• **What this exercise asks**
A) Rewrite the passage of the essay on news and despair from "I'm trying to" to "the yawning void?", changing "the news" to "the headlines".
B) Write the next part of the essay on news and despair, picking up after its last sentence.

I'm trying to cheer myself up because I am super bummed about the news lately. What a depressing pile of rot. I'm so discouraged about the future. What are we even doing anymore. Doesn't seem like there's much hope at all. The simple solution would be, just don't check the news if it's so depressing. Since when was burying one's head in the sand a good solution? But the other option is just be miserable with no solution, no resolution, just an awareness of how much you can't do and how little anything you do matters. It feels intentional, doesn't it? Or is that just me? Like they want you to feel helpless and manic on purpose so you'll consume shiny things to distract yourself from the yawning void?


I have this theory that heaven and hell aren't separate from earth (I blame it partly on the movie What Dreams May Come - the book is pretentious twaddle, movie is tolerable). Not separate planes or dimensions or whatever. Nobody "goes to heaven" when they die. They make their current mortal existence into heaven or hell depending on how they perceive the world around them and how they choose to react. "Heaven" isn't made with riches or fortunate circumstances. "Heaven" is a mindset, like enlightenment, I suppose. So is "hell". And it's much much easier to suffer helplessly in "hell" than have the will and discipline to understand and hold "heaven".


This is hell, this greedy materialistic shithole we've been dumped into. Yes, I understand, as countries go the US is very privileged and a much nicer place to live than some other places. Yes, I like flush toilets and hot showers and food access so reliable it is taken for granted. But like a rich person, we have a better chance of passing through the eye of a needle than getting to heaven, just because of the extra complicating factors and the sheer frustration of knowing things could/should be better and they aren't. We have access to too much, and thus, always too much we aspire to purchase and posses.

Saved data entries
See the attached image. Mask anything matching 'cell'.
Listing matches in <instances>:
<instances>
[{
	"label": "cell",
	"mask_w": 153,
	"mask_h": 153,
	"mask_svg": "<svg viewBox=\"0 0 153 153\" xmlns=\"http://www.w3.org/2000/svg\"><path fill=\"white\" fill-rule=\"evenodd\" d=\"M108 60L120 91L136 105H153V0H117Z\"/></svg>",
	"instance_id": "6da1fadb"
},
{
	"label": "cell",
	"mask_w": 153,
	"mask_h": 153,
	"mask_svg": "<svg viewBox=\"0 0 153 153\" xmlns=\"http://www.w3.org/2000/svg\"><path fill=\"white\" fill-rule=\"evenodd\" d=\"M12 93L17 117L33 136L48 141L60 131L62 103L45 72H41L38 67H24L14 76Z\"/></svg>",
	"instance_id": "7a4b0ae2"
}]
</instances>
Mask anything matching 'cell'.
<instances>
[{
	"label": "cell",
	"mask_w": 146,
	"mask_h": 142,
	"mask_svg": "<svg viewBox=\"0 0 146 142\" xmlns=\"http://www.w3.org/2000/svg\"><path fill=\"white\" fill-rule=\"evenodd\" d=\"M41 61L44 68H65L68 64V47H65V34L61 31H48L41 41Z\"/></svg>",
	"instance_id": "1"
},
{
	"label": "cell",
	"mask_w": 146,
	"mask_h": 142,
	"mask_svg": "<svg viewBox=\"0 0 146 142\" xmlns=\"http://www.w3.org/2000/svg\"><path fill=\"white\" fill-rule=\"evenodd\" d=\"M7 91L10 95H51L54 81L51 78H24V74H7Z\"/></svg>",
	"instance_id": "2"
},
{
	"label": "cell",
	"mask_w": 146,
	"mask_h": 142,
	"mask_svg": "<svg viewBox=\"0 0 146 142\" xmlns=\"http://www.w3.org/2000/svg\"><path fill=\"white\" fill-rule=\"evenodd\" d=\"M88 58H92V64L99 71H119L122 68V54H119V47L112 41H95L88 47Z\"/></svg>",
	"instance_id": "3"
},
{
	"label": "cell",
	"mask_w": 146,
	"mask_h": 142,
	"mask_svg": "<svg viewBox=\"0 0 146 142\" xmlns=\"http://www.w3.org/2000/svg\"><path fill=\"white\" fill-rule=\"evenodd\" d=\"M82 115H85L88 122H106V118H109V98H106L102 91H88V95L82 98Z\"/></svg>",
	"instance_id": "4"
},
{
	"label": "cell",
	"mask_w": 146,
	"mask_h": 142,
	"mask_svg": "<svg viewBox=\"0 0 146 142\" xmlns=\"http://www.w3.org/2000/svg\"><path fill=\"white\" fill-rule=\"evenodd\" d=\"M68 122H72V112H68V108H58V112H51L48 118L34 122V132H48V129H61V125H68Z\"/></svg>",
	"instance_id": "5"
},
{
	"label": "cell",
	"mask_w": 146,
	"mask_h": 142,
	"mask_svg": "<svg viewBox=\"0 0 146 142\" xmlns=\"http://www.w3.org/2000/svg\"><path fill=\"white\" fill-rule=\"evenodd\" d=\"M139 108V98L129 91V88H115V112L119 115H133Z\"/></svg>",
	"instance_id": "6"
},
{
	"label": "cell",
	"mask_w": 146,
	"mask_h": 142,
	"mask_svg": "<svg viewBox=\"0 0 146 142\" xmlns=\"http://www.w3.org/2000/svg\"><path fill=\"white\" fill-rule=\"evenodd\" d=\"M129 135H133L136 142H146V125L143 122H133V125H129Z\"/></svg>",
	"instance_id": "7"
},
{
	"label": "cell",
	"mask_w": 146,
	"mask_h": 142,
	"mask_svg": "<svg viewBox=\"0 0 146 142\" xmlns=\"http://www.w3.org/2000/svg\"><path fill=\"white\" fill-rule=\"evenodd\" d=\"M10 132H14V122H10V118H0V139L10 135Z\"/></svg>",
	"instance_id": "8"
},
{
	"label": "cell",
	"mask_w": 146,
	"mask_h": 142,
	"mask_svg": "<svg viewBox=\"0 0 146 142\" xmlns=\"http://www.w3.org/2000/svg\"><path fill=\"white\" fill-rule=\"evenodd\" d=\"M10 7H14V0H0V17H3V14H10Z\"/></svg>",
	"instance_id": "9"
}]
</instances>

• **Results of the exercise**
A)
I'm trying to cheer myself up because I am super bummed about the headlines lately. What a depressing pile of rot. I'm so discouraged about the future. What are we even doing anymore. Doesn't seem like there's much hope at all. The simple solution would be, just don't check the headlines if it's so depressing. Since when was burying one's head in the sand a good solution? But the other option is just be miserable with no solution, no resolution, just an awareness of how much you can't do and how little anything you do matters. It feels intentional, doesn't it? Or is that just me? Like they want you to feel helpless and manic on purpose so you'll consume shiny things to distract yourself from the yawning void?

B)
The asshole part of my theory is that it puts the burden of achieving real happiness ("heaven") on the individual, when there are so many horrible things that can happen as a consequence of others choosing to be selfish or vindictive. Or plain random bad luck, like devastating illness. It doesn't seem fair that some people should be given so much hardship to overcome through no fault of their own, and then expect everyone to arrive in the same blissful headspace. If you're not in "heaven" it's your own fault, etc. Never underestimate one human being's desire to feel superior, or capacity to be a dick, to another human being. Esp if they're in organized religion.


I guess I figure if happiness is REAL-real, it is independent of luxuries or possessions or money or companionship. If I had the kind of happiness where I could be happy sitting by the side of the road, alone, owning nothing, no idea where my next food and shelter would come from, no need for company - would that be heaven? Would it just be about what I was experiencing in the now, and what resources my immediate environment held? Would it be about having no fear of bodily harm or hunger or discomfort or even death?


In THE DEED OF PASKENARRION by Elizabeth Moon, a fantasy trilogy, the main character develops from being a merc soldier to being a paladin of the Really Good God. In the third book the main character volunteers to take the place of some people captured by the followers of the Really Bad Evil God. The book is graphic about the torture she endures. She triumphs not because she fights back and escapes, as one would assume, but because her mindset is so strong that she outlasts her torturers and they come to realize that nothing they can do will break her, and they end up shamed. They (and their evil god) have no power over her except what she has granted. You'd have to read the books to grasp the impact (def worth reading), but that's sort of the mental level I picture when I imagine someone living in "heaven" on earth.


Obvs I am nowhere close to being like a paladin, happy with no possessions and without expectation that the world will pull its collective head out of its ass. Buddhists say life is suffering caused by attachment. Well I have plenty of attachment, like my attachment to a sane government that functions, or a decent future for my young nieces and nephews. There are some really fuzzy borders between apathy and acceptance. Do we just accept that corruption is inevitable because those who covet power will always seek it, and thus ALL governing bodies are destined to abuse their citizens? Do we pity those people, because anyone who seeks power through abuse is suffering in "hell"?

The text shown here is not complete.